Adam J. Dewey/NurPhoto via AP
Militiamen and women listen to speeches at the annual Constitution Day/Second Amendment rally held at the Michigan State Capitol building in Lansing, Michigan, September 17, 2020.
The news that six Michigan militia members have been arrested for planning to kidnap Gretchen Whitmer, the state’s Democratic governor, whose COVID precautions upset manly Trumpians, caused me to flash back to a 1996 campaign event I was covering for the L.A. Weekly. I was spending the better part of a week on the trail with Pat Buchanan, the proto-Trumpian, Putin-loving nativist, racist, and paleo-fascist (during his boyhood, his family supported Franco’s overthrow of Spain’s elected government), who was running an inflammatory Republican primary campaign against Bob Dole for the party’s presidential nomination. As Goldwater heralded Reagan, so Buchanan heralded Trump.
The event that still stands in memory took place one afternoon in a venerable auditorium in Bay City, Michigan. Like all of Pat’s events, the attendees were not only all white but quite a number of them showed up in military fatigues, eager to show that they’d enlisted in Buchanan’s culture war. One fatigue-wearer was so eager to demonstrate his zeal that he stood at attention, in the front row of the auditorium’s balcony seats, for the entirety of Pat’s speech, behind the American flag that he’d draped over the railing.
And like all of Pat’s events, this one featured largely generic obscenities that some in the crowd hurled at the traveling press when we entered the hall.
Virtually no elected officials supported Buchanan’s candidacy, so the drill at Bay City, as at the other stops, was to have the campaign’s county chairman (they were invariably male) introduce the campaign’s state chairman (ditto), who’d proceed to introduce Pat. Such introductions were generally pro forma, but not the one in Bay City, where the county chairman had a gaunt, haunted look, much like a half-lit John Carradine in some 1940s horror movie. That impression grew stronger as he began to speak.

» EXERCISES
**1.** In the article about the 1996 Buchanan campaign, render this sentence in Spanish: "As Goldwater heralded Reagan, so Buchanan heralded Trump."
**2.** Pick up the article about the 1996 Buchanan campaign after its last sentence and write what comes next.

» RECORDS PROVIDED
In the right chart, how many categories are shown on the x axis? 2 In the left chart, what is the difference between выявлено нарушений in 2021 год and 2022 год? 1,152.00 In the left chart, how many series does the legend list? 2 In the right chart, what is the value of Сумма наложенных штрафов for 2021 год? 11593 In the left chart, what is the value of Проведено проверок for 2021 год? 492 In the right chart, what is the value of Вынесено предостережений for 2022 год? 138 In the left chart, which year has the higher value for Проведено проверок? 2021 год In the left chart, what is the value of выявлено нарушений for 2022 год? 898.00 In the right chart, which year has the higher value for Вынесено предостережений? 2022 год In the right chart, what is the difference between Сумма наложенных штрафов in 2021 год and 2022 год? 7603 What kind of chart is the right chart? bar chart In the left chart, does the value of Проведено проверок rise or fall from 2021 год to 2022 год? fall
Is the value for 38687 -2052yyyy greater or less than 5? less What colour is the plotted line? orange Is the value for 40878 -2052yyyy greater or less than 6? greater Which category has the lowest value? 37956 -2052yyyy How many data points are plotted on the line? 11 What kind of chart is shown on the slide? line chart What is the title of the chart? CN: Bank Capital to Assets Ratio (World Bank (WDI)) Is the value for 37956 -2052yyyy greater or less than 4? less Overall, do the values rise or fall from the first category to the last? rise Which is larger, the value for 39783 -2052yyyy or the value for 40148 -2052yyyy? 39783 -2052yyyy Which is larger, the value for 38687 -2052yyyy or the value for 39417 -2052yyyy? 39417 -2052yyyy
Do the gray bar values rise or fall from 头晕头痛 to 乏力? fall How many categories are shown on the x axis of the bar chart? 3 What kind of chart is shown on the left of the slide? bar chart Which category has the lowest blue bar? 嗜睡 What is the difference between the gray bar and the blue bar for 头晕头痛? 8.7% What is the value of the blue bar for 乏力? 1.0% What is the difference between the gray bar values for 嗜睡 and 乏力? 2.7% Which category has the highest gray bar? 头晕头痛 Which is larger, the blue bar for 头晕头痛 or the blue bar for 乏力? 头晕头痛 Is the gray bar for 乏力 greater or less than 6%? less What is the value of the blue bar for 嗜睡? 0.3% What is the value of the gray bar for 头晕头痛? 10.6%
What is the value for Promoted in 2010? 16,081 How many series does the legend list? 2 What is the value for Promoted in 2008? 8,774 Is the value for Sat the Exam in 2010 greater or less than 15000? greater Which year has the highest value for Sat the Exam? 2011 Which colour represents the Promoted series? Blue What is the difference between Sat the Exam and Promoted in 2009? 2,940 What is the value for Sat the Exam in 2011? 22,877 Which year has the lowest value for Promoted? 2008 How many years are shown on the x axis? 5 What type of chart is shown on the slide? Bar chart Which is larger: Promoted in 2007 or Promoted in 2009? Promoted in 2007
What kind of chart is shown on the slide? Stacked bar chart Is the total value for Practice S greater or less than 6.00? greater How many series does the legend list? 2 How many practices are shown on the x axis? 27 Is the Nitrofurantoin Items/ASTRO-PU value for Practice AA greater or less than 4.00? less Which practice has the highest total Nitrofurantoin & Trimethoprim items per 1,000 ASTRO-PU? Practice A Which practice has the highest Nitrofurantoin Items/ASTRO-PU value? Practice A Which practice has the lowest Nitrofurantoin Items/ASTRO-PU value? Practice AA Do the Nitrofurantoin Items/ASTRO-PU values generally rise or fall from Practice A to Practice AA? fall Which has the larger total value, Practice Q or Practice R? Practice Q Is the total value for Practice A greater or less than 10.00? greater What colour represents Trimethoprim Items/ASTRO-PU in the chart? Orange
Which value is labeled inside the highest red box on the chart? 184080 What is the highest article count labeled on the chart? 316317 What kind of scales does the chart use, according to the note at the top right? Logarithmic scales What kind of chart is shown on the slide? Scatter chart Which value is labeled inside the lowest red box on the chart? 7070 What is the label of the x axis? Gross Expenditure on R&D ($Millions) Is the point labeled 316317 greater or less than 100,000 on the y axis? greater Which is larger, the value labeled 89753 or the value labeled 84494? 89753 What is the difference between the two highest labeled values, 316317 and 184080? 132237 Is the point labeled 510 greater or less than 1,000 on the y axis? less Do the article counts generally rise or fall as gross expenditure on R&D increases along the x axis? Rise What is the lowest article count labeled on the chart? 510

» EXERCISE RESPONSES
**1.** Así como Goldwater anunció la llegada de Reagan, Buchanan anunció la de Trump.

**2.**
“The problem is socialism,” he began—only, he said it in German. Then, he quickly translated it into English.
No one in the crowd blanched—the redder the meat, the better. Indeed, they whooped and hollered their approval, though there was one group, besides the press, that grew concerned. Buchanan’s traveling staff was a bunch of frat boys from right-wing colleges for whom such events had become so routine they had long since stopped paying any attention to what anyone was saying. The German introduction shook them up, however. Their heads swiveled, they rushed to consult one another, they furiously whispered into each other’s ears. What if that guy did a Heil-You-Know-Who salute? What if he led the crowd in a chorus of “Deutschland Uber Alles”? Did anyone have a hook to drag him offstage?
After a few more nerve-wracking minutes of ranting against the socialist threat—which Republican front-runner Dole obviously personified—the county chairman finally relinquished the stage. The frat boys heaved sighs of relief and went looking for whatever beer provisions were handy. The guy in the balcony remained at attention.
Which is one reason why today’s news of violent right-wing extremism in Michigan didn’t come as a total surprise to me.